Adam Seever

Welcome to Adam Seever's web projects page. The following are some of the more interesting things Adam has created over the years. For a closer look into Adam's thoughts on topics various and sundry, check out his posterous site.
Currently in development, Make and Store is an inventory forecasting system for small businesses. Inspired by some of Adam's client work, Make and Store seeks to provide a lightweight SaaS framework for anticipating shortfalls and recommending supply chain decisions for small businesses who want to track in-process manufacturing states. Drawing from Adam's experience developing history-tracking solutions for transactional systems, Make and Store's most interesting architectural feature is the ability to track historical state changes on mapping tables yet still operate within Rails' ActiveRecord schema. Though not ready to take customers the daily "dog food" release is online and available for browsing.
A snapshot in time of Make and Store.

Now in its third major version, Semantic Gifts is Adam's most significant solo project to date. A text mining engine which uses Twitter and other social media sources, Semantic Gifts seeks to classify users based on their interests, how they view gifts, and the way they use Twitter. Recommendations are driven by a machine learning algorithm that uses tiered support vector machines arranged in a "hidden layer promotion" configuration influenced by neural net architecture. The filtered TFIDF vectors on the NLP side demonstrate Adam's extensive experience cleaning up dirty social media feeds.
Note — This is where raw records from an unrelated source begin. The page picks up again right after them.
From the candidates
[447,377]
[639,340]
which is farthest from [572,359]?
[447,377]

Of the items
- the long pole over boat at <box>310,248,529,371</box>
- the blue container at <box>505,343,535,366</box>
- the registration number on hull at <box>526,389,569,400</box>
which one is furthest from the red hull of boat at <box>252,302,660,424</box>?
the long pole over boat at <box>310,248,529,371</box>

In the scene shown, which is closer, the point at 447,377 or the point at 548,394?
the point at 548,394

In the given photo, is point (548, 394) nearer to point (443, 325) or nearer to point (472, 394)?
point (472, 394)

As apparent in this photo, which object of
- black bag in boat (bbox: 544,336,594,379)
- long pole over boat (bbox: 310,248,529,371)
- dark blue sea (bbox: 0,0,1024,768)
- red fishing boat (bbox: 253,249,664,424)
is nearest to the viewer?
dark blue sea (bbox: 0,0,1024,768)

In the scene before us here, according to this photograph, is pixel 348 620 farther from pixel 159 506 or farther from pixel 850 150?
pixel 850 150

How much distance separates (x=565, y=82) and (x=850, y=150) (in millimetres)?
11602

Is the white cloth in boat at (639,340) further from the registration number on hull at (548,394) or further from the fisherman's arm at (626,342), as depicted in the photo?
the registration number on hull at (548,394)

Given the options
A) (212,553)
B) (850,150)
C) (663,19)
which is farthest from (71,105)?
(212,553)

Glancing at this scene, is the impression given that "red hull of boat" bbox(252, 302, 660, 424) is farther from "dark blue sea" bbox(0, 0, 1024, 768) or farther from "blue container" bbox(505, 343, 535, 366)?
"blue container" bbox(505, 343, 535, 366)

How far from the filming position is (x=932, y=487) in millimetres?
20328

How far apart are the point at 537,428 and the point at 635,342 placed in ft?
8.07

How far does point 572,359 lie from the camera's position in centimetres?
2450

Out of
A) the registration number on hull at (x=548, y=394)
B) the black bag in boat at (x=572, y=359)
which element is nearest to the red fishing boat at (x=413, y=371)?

The initial version released for Christmas 2008 used Latent Dirichlet Allocation, Wordnet and Link Grammar to do topic modeling, sentiment analysis, and named entity extraction. The next version released for Valentines Day 2009 marked the introduction of a cross-referencing system for matching gifts to personalities (over named interests) and personalities to Twitter users as well as a comprehensive back-propagation system. The current version uses layered support vector machines to cross reference interests, twitter style, and perspective to make the best recommendations yet.
Towncry was built as a dashboard for finding interesting things to do in Seattle. It was the first project Adam worked on after arriving in Washington, and was a good way to settle in. Though officially based in Adobe Flex, the majority of the code in Towncry's final version was written in custom ActionScript. Account management was handled by .NET.
Towncry
Adam's first ML/NLP project, Morning Set was an OPML based news recommendation service. Users could upload their RSS news feed lists, weight and organize them, then receive filtered streams through new category feeds. The site was written in Ruby on Rails and took advantage of OpenCalais for determining stories' keywords. The user comparison feature used a simple bayesian algorithm to determine distances between users and the reader used custom parsers and stop lists to scrub the OPML docs and RSS feeds.
To save memory, Morning Set is on hot standby on Adam's slice.

A fun side project using the Semantic Gifts engine, this app sought to identify mentions of drink related words in order to determine what beverage to order or bring to the home of the Twitter user in question. Though some menu-scraping experiements used other technology, the prototype was all Ruby on Rails.
To save memory, Semantic Beer is on hot standby on Adam's slice.

A side project to apply some of the ideas Adam formulated for getting around on foot, Adam wrote up and coded an algorithm which beats major map sites' walking directions by 10% or more on an average trip. The initial version used Python, Django, and Google App Engine, but the final version was written in Ruby on Rails.
To save memory, Pedestrian Theory is on hot standby on Adam's slice.